Good Morning, class

28 09 2009

Ugh!  Yet again, a wasted hour lecturing.  It’s frustrating, angering even, to lecture when they don’t care, and they’re visible about it too.  But then I put myself in their shoes.  How many hours today have they already been listening to someone lecture them?  How many pages have they filled with nonsense about which they care nothing today?  More transcribing nonsense has got to be the last thing they want to do.  And perhaps they’ve been B.S.ing their way through discussion sessions about books they haven’t read.  They’ve been sitting frozen when asked what they thought about a particular passage, searching for something that will get around that dreaded phrase, “I didn’t read it.”  I remember so many of those moments.

Somehow a lecture that requires constant writing is satisfying.  After it you’ve got something accomplished.  You can imagine you’ve learned something.  And yet it’s out of your head the minute you leave the class.  Well, for most of us it is anyway.

What business have I got expecting them to transcribe my worthless nonsense?  They want to DO something – they want to be asked to do something hard, to be challeneged, and copying notes isn’t challenging, nor is listening to someone drone on about something you’re not interested in challenging.

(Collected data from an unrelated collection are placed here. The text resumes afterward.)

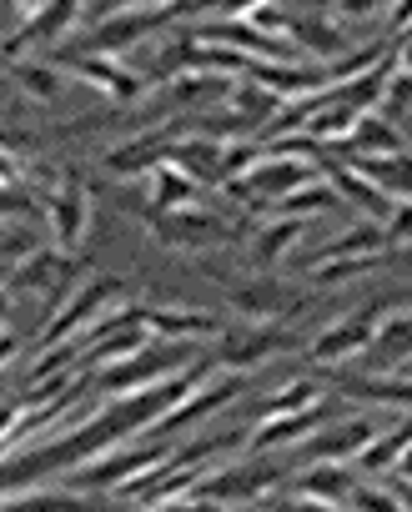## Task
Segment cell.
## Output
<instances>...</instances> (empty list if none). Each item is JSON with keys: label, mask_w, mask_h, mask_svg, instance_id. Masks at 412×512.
I'll use <instances>...</instances> for the list:
<instances>
[{"label": "cell", "mask_w": 412, "mask_h": 512, "mask_svg": "<svg viewBox=\"0 0 412 512\" xmlns=\"http://www.w3.org/2000/svg\"><path fill=\"white\" fill-rule=\"evenodd\" d=\"M11 76H16V86H21L26 96H36L41 106L66 101V71H61V66H46V61H16Z\"/></svg>", "instance_id": "31"}, {"label": "cell", "mask_w": 412, "mask_h": 512, "mask_svg": "<svg viewBox=\"0 0 412 512\" xmlns=\"http://www.w3.org/2000/svg\"><path fill=\"white\" fill-rule=\"evenodd\" d=\"M357 176H367L387 201H412V151H392V156H357L347 161Z\"/></svg>", "instance_id": "23"}, {"label": "cell", "mask_w": 412, "mask_h": 512, "mask_svg": "<svg viewBox=\"0 0 412 512\" xmlns=\"http://www.w3.org/2000/svg\"><path fill=\"white\" fill-rule=\"evenodd\" d=\"M151 512H217V507L212 502H196V497H176V502H161Z\"/></svg>", "instance_id": "45"}, {"label": "cell", "mask_w": 412, "mask_h": 512, "mask_svg": "<svg viewBox=\"0 0 412 512\" xmlns=\"http://www.w3.org/2000/svg\"><path fill=\"white\" fill-rule=\"evenodd\" d=\"M76 272H81L76 256H66V251H56V246H36V251L21 256L16 272L0 282V287H6V297H26V292H51V287H61V282L76 277Z\"/></svg>", "instance_id": "13"}, {"label": "cell", "mask_w": 412, "mask_h": 512, "mask_svg": "<svg viewBox=\"0 0 412 512\" xmlns=\"http://www.w3.org/2000/svg\"><path fill=\"white\" fill-rule=\"evenodd\" d=\"M337 392L382 407H412V377H337Z\"/></svg>", "instance_id": "29"}, {"label": "cell", "mask_w": 412, "mask_h": 512, "mask_svg": "<svg viewBox=\"0 0 412 512\" xmlns=\"http://www.w3.org/2000/svg\"><path fill=\"white\" fill-rule=\"evenodd\" d=\"M46 216H51V236H56V251H81L86 241V226H91V186H86V171L81 166H61L51 191H46Z\"/></svg>", "instance_id": "4"}, {"label": "cell", "mask_w": 412, "mask_h": 512, "mask_svg": "<svg viewBox=\"0 0 412 512\" xmlns=\"http://www.w3.org/2000/svg\"><path fill=\"white\" fill-rule=\"evenodd\" d=\"M322 402V387L312 382V377H297V382H287L272 402H267V417H282V412H307V407H317Z\"/></svg>", "instance_id": "35"}, {"label": "cell", "mask_w": 412, "mask_h": 512, "mask_svg": "<svg viewBox=\"0 0 412 512\" xmlns=\"http://www.w3.org/2000/svg\"><path fill=\"white\" fill-rule=\"evenodd\" d=\"M51 66L71 71L76 81H86L91 91L111 96L116 106H136V101L146 96V76H136V71L116 66L111 56H81V51H56V61H51Z\"/></svg>", "instance_id": "10"}, {"label": "cell", "mask_w": 412, "mask_h": 512, "mask_svg": "<svg viewBox=\"0 0 412 512\" xmlns=\"http://www.w3.org/2000/svg\"><path fill=\"white\" fill-rule=\"evenodd\" d=\"M41 6H46V0H11V16L26 26V21H36V16H41Z\"/></svg>", "instance_id": "47"}, {"label": "cell", "mask_w": 412, "mask_h": 512, "mask_svg": "<svg viewBox=\"0 0 412 512\" xmlns=\"http://www.w3.org/2000/svg\"><path fill=\"white\" fill-rule=\"evenodd\" d=\"M372 437H377V427H372L367 417H347L342 427L312 432V442H307V452L297 457V467H307V462H357V452H362Z\"/></svg>", "instance_id": "15"}, {"label": "cell", "mask_w": 412, "mask_h": 512, "mask_svg": "<svg viewBox=\"0 0 412 512\" xmlns=\"http://www.w3.org/2000/svg\"><path fill=\"white\" fill-rule=\"evenodd\" d=\"M146 231L171 246V251H206V246H222L232 241V231L217 221V216H206L196 206H181V211H146Z\"/></svg>", "instance_id": "9"}, {"label": "cell", "mask_w": 412, "mask_h": 512, "mask_svg": "<svg viewBox=\"0 0 412 512\" xmlns=\"http://www.w3.org/2000/svg\"><path fill=\"white\" fill-rule=\"evenodd\" d=\"M262 161V141H222V186L242 181Z\"/></svg>", "instance_id": "36"}, {"label": "cell", "mask_w": 412, "mask_h": 512, "mask_svg": "<svg viewBox=\"0 0 412 512\" xmlns=\"http://www.w3.org/2000/svg\"><path fill=\"white\" fill-rule=\"evenodd\" d=\"M412 31V0H392V21H387V41Z\"/></svg>", "instance_id": "43"}, {"label": "cell", "mask_w": 412, "mask_h": 512, "mask_svg": "<svg viewBox=\"0 0 412 512\" xmlns=\"http://www.w3.org/2000/svg\"><path fill=\"white\" fill-rule=\"evenodd\" d=\"M407 442H412V422H407V427H397V432L372 437V442L357 452V477H382V472H392Z\"/></svg>", "instance_id": "32"}, {"label": "cell", "mask_w": 412, "mask_h": 512, "mask_svg": "<svg viewBox=\"0 0 412 512\" xmlns=\"http://www.w3.org/2000/svg\"><path fill=\"white\" fill-rule=\"evenodd\" d=\"M317 176H322V181H327V186H332L342 201H352V206H367V216H377V221L392 211V201H387V196H382V191H377L367 176H357L347 161H337V156H327V151L317 156Z\"/></svg>", "instance_id": "20"}, {"label": "cell", "mask_w": 412, "mask_h": 512, "mask_svg": "<svg viewBox=\"0 0 412 512\" xmlns=\"http://www.w3.org/2000/svg\"><path fill=\"white\" fill-rule=\"evenodd\" d=\"M297 492L302 497H317V502H347L352 487H357V467L352 462H307L292 472Z\"/></svg>", "instance_id": "22"}, {"label": "cell", "mask_w": 412, "mask_h": 512, "mask_svg": "<svg viewBox=\"0 0 412 512\" xmlns=\"http://www.w3.org/2000/svg\"><path fill=\"white\" fill-rule=\"evenodd\" d=\"M272 512H342V507L317 502V497H272Z\"/></svg>", "instance_id": "42"}, {"label": "cell", "mask_w": 412, "mask_h": 512, "mask_svg": "<svg viewBox=\"0 0 412 512\" xmlns=\"http://www.w3.org/2000/svg\"><path fill=\"white\" fill-rule=\"evenodd\" d=\"M176 16H186L181 6H166V11H111L101 16L86 36H81V56H126L136 51L141 41H151L156 31H166Z\"/></svg>", "instance_id": "3"}, {"label": "cell", "mask_w": 412, "mask_h": 512, "mask_svg": "<svg viewBox=\"0 0 412 512\" xmlns=\"http://www.w3.org/2000/svg\"><path fill=\"white\" fill-rule=\"evenodd\" d=\"M126 297V287L116 282V277H91L81 292H71L51 317H46V327H41V347H51V342H66V337H76V332H86L91 322H101L106 312H116V302Z\"/></svg>", "instance_id": "6"}, {"label": "cell", "mask_w": 412, "mask_h": 512, "mask_svg": "<svg viewBox=\"0 0 412 512\" xmlns=\"http://www.w3.org/2000/svg\"><path fill=\"white\" fill-rule=\"evenodd\" d=\"M16 352H21V337H16V332H0V372L16 362Z\"/></svg>", "instance_id": "46"}, {"label": "cell", "mask_w": 412, "mask_h": 512, "mask_svg": "<svg viewBox=\"0 0 412 512\" xmlns=\"http://www.w3.org/2000/svg\"><path fill=\"white\" fill-rule=\"evenodd\" d=\"M307 236V216H277V221H267L257 236H252V256L262 267H272V262H282V256H292V246Z\"/></svg>", "instance_id": "27"}, {"label": "cell", "mask_w": 412, "mask_h": 512, "mask_svg": "<svg viewBox=\"0 0 412 512\" xmlns=\"http://www.w3.org/2000/svg\"><path fill=\"white\" fill-rule=\"evenodd\" d=\"M392 477H402V482H412V442L402 447V457H397V467H392Z\"/></svg>", "instance_id": "49"}, {"label": "cell", "mask_w": 412, "mask_h": 512, "mask_svg": "<svg viewBox=\"0 0 412 512\" xmlns=\"http://www.w3.org/2000/svg\"><path fill=\"white\" fill-rule=\"evenodd\" d=\"M146 181H151V206L146 211H181V206H196V196H201V186L191 176H181L171 161H161Z\"/></svg>", "instance_id": "28"}, {"label": "cell", "mask_w": 412, "mask_h": 512, "mask_svg": "<svg viewBox=\"0 0 412 512\" xmlns=\"http://www.w3.org/2000/svg\"><path fill=\"white\" fill-rule=\"evenodd\" d=\"M242 81H257L262 91H272L277 101H297V96H312L327 86V71L322 66H282V61H252Z\"/></svg>", "instance_id": "17"}, {"label": "cell", "mask_w": 412, "mask_h": 512, "mask_svg": "<svg viewBox=\"0 0 412 512\" xmlns=\"http://www.w3.org/2000/svg\"><path fill=\"white\" fill-rule=\"evenodd\" d=\"M297 337L282 332L277 322H242V327H222L217 332V362L232 372H252L262 362H272L277 352H292Z\"/></svg>", "instance_id": "7"}, {"label": "cell", "mask_w": 412, "mask_h": 512, "mask_svg": "<svg viewBox=\"0 0 412 512\" xmlns=\"http://www.w3.org/2000/svg\"><path fill=\"white\" fill-rule=\"evenodd\" d=\"M166 161L181 176H191L196 186H222V141L217 136H181Z\"/></svg>", "instance_id": "21"}, {"label": "cell", "mask_w": 412, "mask_h": 512, "mask_svg": "<svg viewBox=\"0 0 412 512\" xmlns=\"http://www.w3.org/2000/svg\"><path fill=\"white\" fill-rule=\"evenodd\" d=\"M166 457H171V452H166V437H151V442H141V447L101 452V457H91L86 467H71V482H76L81 492H121L126 482H136L141 472L161 467Z\"/></svg>", "instance_id": "5"}, {"label": "cell", "mask_w": 412, "mask_h": 512, "mask_svg": "<svg viewBox=\"0 0 412 512\" xmlns=\"http://www.w3.org/2000/svg\"><path fill=\"white\" fill-rule=\"evenodd\" d=\"M196 362V352L191 347H176V342H146L141 352H131L126 362H116V367H106V372H91V387L111 402V397H136V392H146V387H156V382H166V377H176L181 367H191Z\"/></svg>", "instance_id": "1"}, {"label": "cell", "mask_w": 412, "mask_h": 512, "mask_svg": "<svg viewBox=\"0 0 412 512\" xmlns=\"http://www.w3.org/2000/svg\"><path fill=\"white\" fill-rule=\"evenodd\" d=\"M322 6H327V11H332V0H322Z\"/></svg>", "instance_id": "51"}, {"label": "cell", "mask_w": 412, "mask_h": 512, "mask_svg": "<svg viewBox=\"0 0 412 512\" xmlns=\"http://www.w3.org/2000/svg\"><path fill=\"white\" fill-rule=\"evenodd\" d=\"M382 106H387V111H412V71L392 66V76H387V86H382Z\"/></svg>", "instance_id": "39"}, {"label": "cell", "mask_w": 412, "mask_h": 512, "mask_svg": "<svg viewBox=\"0 0 412 512\" xmlns=\"http://www.w3.org/2000/svg\"><path fill=\"white\" fill-rule=\"evenodd\" d=\"M322 422H327L322 402L307 407V412H282V417H267V412H262V422L247 432L242 447H247V457H262V452H272V447H287V442H302V437L322 432Z\"/></svg>", "instance_id": "14"}, {"label": "cell", "mask_w": 412, "mask_h": 512, "mask_svg": "<svg viewBox=\"0 0 412 512\" xmlns=\"http://www.w3.org/2000/svg\"><path fill=\"white\" fill-rule=\"evenodd\" d=\"M287 472H297V457L292 462H267V457H252L247 467H227L217 477H196V487L186 497L196 502H212V507H232V502H257L267 497L272 487L287 482Z\"/></svg>", "instance_id": "2"}, {"label": "cell", "mask_w": 412, "mask_h": 512, "mask_svg": "<svg viewBox=\"0 0 412 512\" xmlns=\"http://www.w3.org/2000/svg\"><path fill=\"white\" fill-rule=\"evenodd\" d=\"M392 312V302H377V307H362V312H347V317H337L312 347H307V357L312 362H322V367H342V362H352V357H362L367 347H372V337H377V322Z\"/></svg>", "instance_id": "8"}, {"label": "cell", "mask_w": 412, "mask_h": 512, "mask_svg": "<svg viewBox=\"0 0 412 512\" xmlns=\"http://www.w3.org/2000/svg\"><path fill=\"white\" fill-rule=\"evenodd\" d=\"M181 136H186L181 121H166V126H156V131H141V136L111 146L101 166H106L111 176H121V181H131V176H151V171L171 156V146H176Z\"/></svg>", "instance_id": "12"}, {"label": "cell", "mask_w": 412, "mask_h": 512, "mask_svg": "<svg viewBox=\"0 0 412 512\" xmlns=\"http://www.w3.org/2000/svg\"><path fill=\"white\" fill-rule=\"evenodd\" d=\"M382 236H387L392 251L412 241V201H392V211L382 216Z\"/></svg>", "instance_id": "38"}, {"label": "cell", "mask_w": 412, "mask_h": 512, "mask_svg": "<svg viewBox=\"0 0 412 512\" xmlns=\"http://www.w3.org/2000/svg\"><path fill=\"white\" fill-rule=\"evenodd\" d=\"M392 151H407V141L397 136V126H392L387 116L367 111V116H357V126L347 131V141L332 146L327 156H337V161H357V156H392Z\"/></svg>", "instance_id": "19"}, {"label": "cell", "mask_w": 412, "mask_h": 512, "mask_svg": "<svg viewBox=\"0 0 412 512\" xmlns=\"http://www.w3.org/2000/svg\"><path fill=\"white\" fill-rule=\"evenodd\" d=\"M262 6V0H217V16L222 21H242L247 11H257Z\"/></svg>", "instance_id": "44"}, {"label": "cell", "mask_w": 412, "mask_h": 512, "mask_svg": "<svg viewBox=\"0 0 412 512\" xmlns=\"http://www.w3.org/2000/svg\"><path fill=\"white\" fill-rule=\"evenodd\" d=\"M76 16H81V0H46L41 16L26 21V26L6 41V51H0V56H16L21 46H61V41L71 36Z\"/></svg>", "instance_id": "18"}, {"label": "cell", "mask_w": 412, "mask_h": 512, "mask_svg": "<svg viewBox=\"0 0 412 512\" xmlns=\"http://www.w3.org/2000/svg\"><path fill=\"white\" fill-rule=\"evenodd\" d=\"M347 502H352L357 512H407L392 492H382V487H372V482H362V477H357V487H352Z\"/></svg>", "instance_id": "37"}, {"label": "cell", "mask_w": 412, "mask_h": 512, "mask_svg": "<svg viewBox=\"0 0 412 512\" xmlns=\"http://www.w3.org/2000/svg\"><path fill=\"white\" fill-rule=\"evenodd\" d=\"M242 387H247V377H206V382H201V387H191V392H186V397H181V402H176L166 417H156L146 432L171 442L181 427H191V422H201V417L222 412L227 402H237V397H242Z\"/></svg>", "instance_id": "11"}, {"label": "cell", "mask_w": 412, "mask_h": 512, "mask_svg": "<svg viewBox=\"0 0 412 512\" xmlns=\"http://www.w3.org/2000/svg\"><path fill=\"white\" fill-rule=\"evenodd\" d=\"M382 262H387V251L382 256H332V262H317L312 267V282L317 287H337V282H352V277H362V272H372Z\"/></svg>", "instance_id": "34"}, {"label": "cell", "mask_w": 412, "mask_h": 512, "mask_svg": "<svg viewBox=\"0 0 412 512\" xmlns=\"http://www.w3.org/2000/svg\"><path fill=\"white\" fill-rule=\"evenodd\" d=\"M141 327L161 342H201V337H217L222 317L212 312H186V307H141Z\"/></svg>", "instance_id": "16"}, {"label": "cell", "mask_w": 412, "mask_h": 512, "mask_svg": "<svg viewBox=\"0 0 412 512\" xmlns=\"http://www.w3.org/2000/svg\"><path fill=\"white\" fill-rule=\"evenodd\" d=\"M392 56H397V66H402V71H412V31L392 41Z\"/></svg>", "instance_id": "48"}, {"label": "cell", "mask_w": 412, "mask_h": 512, "mask_svg": "<svg viewBox=\"0 0 412 512\" xmlns=\"http://www.w3.org/2000/svg\"><path fill=\"white\" fill-rule=\"evenodd\" d=\"M292 46L302 51V56H322L327 66L347 51V31L342 26H332L327 16H292Z\"/></svg>", "instance_id": "25"}, {"label": "cell", "mask_w": 412, "mask_h": 512, "mask_svg": "<svg viewBox=\"0 0 412 512\" xmlns=\"http://www.w3.org/2000/svg\"><path fill=\"white\" fill-rule=\"evenodd\" d=\"M11 317V297H6V287H0V322Z\"/></svg>", "instance_id": "50"}, {"label": "cell", "mask_w": 412, "mask_h": 512, "mask_svg": "<svg viewBox=\"0 0 412 512\" xmlns=\"http://www.w3.org/2000/svg\"><path fill=\"white\" fill-rule=\"evenodd\" d=\"M332 206H342V196H337L322 176H312V181H302L297 191H287L272 211H282V216H302V211H332Z\"/></svg>", "instance_id": "33"}, {"label": "cell", "mask_w": 412, "mask_h": 512, "mask_svg": "<svg viewBox=\"0 0 412 512\" xmlns=\"http://www.w3.org/2000/svg\"><path fill=\"white\" fill-rule=\"evenodd\" d=\"M41 241L31 231H0V262H21L26 251H36Z\"/></svg>", "instance_id": "41"}, {"label": "cell", "mask_w": 412, "mask_h": 512, "mask_svg": "<svg viewBox=\"0 0 412 512\" xmlns=\"http://www.w3.org/2000/svg\"><path fill=\"white\" fill-rule=\"evenodd\" d=\"M377 367H412V312H387L367 347Z\"/></svg>", "instance_id": "26"}, {"label": "cell", "mask_w": 412, "mask_h": 512, "mask_svg": "<svg viewBox=\"0 0 412 512\" xmlns=\"http://www.w3.org/2000/svg\"><path fill=\"white\" fill-rule=\"evenodd\" d=\"M31 206H36V191H26L21 181H16V186H0V221L21 216V211H31Z\"/></svg>", "instance_id": "40"}, {"label": "cell", "mask_w": 412, "mask_h": 512, "mask_svg": "<svg viewBox=\"0 0 412 512\" xmlns=\"http://www.w3.org/2000/svg\"><path fill=\"white\" fill-rule=\"evenodd\" d=\"M382 251H392L387 236H382V221H357L337 241H322L317 246V262H332V256H382Z\"/></svg>", "instance_id": "30"}, {"label": "cell", "mask_w": 412, "mask_h": 512, "mask_svg": "<svg viewBox=\"0 0 412 512\" xmlns=\"http://www.w3.org/2000/svg\"><path fill=\"white\" fill-rule=\"evenodd\" d=\"M232 307L242 312V322H282L302 302H292L282 282H247V287H232Z\"/></svg>", "instance_id": "24"}]
</instances>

It’s a pretty darned deep question you have to ask yourself, if you really think hard about it; why should my students bother to learn what I’m trying to teach them?  Not too different from “why should anyone want to buy the product I’m selling”, or “why should anyone want to pay for my services?”  It’s a brutal system we have, a market-oriented education system, where teachers are selling education and students are buying.  It’s a humbling experience if you really ask yourself those questions.